The feed tubes 31 may contain a matrix, which may be the same as or different from that used in matrix bed 50. A description of suitable matrix materials is presented later herein.

In one embodiment, at least the section of feed tube 31 that lies within matrix bed 50 is essentially devoid of matrix. By using such an arrangement, heat transfer between the combustible vapor and the exhaust gases is improved, thereby improving the thermal efficiency of the unit.

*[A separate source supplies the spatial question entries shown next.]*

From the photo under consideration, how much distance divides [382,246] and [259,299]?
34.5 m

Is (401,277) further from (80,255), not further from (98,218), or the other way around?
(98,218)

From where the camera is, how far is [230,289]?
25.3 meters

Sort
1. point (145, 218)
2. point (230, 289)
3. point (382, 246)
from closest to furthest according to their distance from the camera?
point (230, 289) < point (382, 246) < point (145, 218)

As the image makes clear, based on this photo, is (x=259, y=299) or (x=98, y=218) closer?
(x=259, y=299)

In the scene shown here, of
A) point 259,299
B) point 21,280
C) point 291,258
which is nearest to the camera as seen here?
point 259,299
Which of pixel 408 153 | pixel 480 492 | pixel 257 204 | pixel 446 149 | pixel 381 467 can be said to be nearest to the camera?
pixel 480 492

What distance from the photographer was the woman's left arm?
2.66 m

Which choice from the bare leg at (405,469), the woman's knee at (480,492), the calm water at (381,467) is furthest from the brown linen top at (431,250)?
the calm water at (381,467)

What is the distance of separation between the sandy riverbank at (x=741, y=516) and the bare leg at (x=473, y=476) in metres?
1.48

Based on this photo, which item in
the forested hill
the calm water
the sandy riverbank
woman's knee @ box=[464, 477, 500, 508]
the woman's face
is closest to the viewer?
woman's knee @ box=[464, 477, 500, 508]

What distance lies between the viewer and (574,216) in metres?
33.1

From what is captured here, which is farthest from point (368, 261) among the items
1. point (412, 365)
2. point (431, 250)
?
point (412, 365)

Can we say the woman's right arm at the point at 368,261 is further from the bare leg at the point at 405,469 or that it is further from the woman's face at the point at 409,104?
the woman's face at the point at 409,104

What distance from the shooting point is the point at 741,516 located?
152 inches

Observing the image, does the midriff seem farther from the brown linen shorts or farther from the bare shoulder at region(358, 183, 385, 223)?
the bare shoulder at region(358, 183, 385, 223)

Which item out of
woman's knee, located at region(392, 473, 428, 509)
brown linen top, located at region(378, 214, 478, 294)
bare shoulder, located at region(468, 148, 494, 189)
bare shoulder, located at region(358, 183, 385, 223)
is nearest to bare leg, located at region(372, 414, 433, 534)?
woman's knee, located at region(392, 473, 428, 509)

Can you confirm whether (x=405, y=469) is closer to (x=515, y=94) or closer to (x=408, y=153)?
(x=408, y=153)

More specifically, it has been discovered that the lack of matrix within the feed passages improves performance by enhancing heat transfer rates from the interior walls of the feed tubes that define the feed passages. While it is recognized that matrix material is optionally provided within the feed tubes, a lack of matrix in the feed passages was discovered to increase the gas velocities at the wall and to minimize the stagnant film thickness. In practice, the matrix actually obstructed the path for radiant heat transfer at the tube walls, and repeated heating/cooling cycles caused the matrix to crush. This crushing changes the fluid dynamic properties of the system and can cause the system to become non-uniform resulting in misdistribution of hot gases. When such an imbalance is permitted to progress, performance may suffer because some tubes may have essentially little flow with no effective heat transfer and others may have large flows with reduced heat transfer and short residence times. The lack of matrix may, therefore, in at least some cases, increase gas residence time in the tubes, remove obstructions to radiant heat transfer, and provide a balanced gas flow pattern. It is believed that this will result in improved performance by enhancing heat transfer rates from the interior feed tube walls.

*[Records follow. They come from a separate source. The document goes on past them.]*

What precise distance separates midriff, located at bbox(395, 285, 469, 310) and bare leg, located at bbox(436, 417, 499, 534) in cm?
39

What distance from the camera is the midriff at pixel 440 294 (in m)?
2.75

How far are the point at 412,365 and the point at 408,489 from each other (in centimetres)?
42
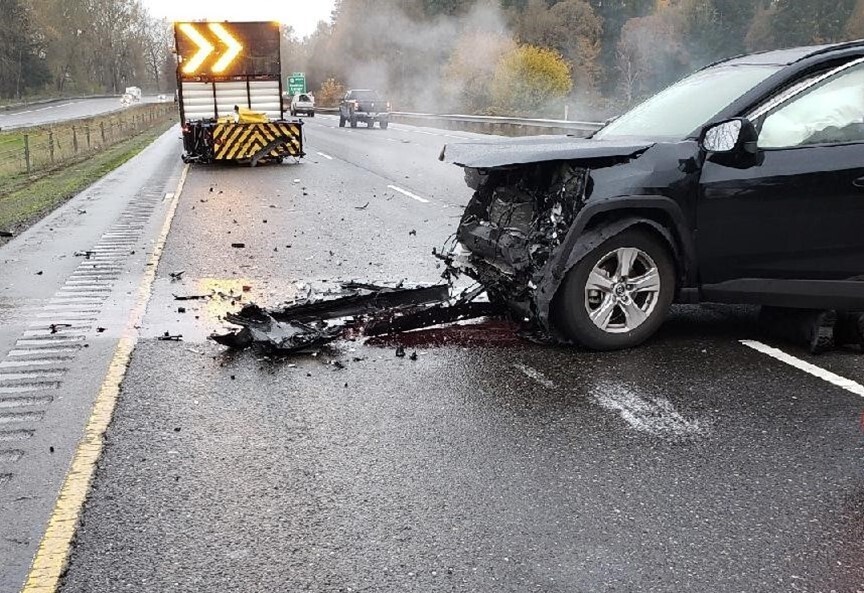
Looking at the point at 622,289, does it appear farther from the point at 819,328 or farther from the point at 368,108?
the point at 368,108

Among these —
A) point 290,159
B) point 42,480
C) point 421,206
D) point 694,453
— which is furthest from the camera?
point 290,159

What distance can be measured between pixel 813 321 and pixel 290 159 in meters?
19.8

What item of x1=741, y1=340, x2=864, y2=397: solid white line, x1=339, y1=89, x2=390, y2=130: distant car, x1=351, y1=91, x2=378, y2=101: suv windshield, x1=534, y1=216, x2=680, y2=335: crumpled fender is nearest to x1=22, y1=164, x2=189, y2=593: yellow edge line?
x1=534, y1=216, x2=680, y2=335: crumpled fender

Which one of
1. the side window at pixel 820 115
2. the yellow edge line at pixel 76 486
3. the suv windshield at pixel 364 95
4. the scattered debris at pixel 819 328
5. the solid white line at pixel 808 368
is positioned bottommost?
the yellow edge line at pixel 76 486

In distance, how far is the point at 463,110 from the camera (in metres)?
58.8

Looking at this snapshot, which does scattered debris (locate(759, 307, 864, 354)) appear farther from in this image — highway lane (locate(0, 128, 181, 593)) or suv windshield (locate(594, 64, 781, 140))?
highway lane (locate(0, 128, 181, 593))

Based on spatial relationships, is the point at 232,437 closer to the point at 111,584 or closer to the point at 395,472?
the point at 395,472

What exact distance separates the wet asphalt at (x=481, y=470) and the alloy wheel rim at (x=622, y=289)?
24cm

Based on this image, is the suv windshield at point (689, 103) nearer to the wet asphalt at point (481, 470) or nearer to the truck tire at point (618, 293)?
the truck tire at point (618, 293)

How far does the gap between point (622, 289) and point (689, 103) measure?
5.10 ft

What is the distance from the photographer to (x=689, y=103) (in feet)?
19.6

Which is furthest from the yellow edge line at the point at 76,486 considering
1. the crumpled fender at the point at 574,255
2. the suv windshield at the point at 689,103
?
the suv windshield at the point at 689,103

Combustible vapor exits the feed tubes 31 and travels through matrix bed 50, during which time the combustible vapor is oxidized to a high level of completion to form gases constituting an exhaust flow, indicated at arrows 26, the flow of which is in a direction essentially opposite that of combustible vapor flow 25. The exhaust gases enter an exhaust plenum 9 and exit the flameless thermal oxidizer via an outlet nozzle 20.

An optional fuel plenum 12, fed by a fuel supply port 14, is situated at the end of the flameless thermal oxidizer opposite the end where the inlet nozzle 10 is located. Fuel is delivered to fuel supply port 14 from a source (not shown) of supplemental fuel. While a variety of fuels are contemplated, exemplary fuels may comprise natural gas, propane, No. 2 fuel oil, or any combustible petroleum-based fuel. Details of the upper end portion of the oxidizer illustrated in FIG. 1 are shown in FIG. 2.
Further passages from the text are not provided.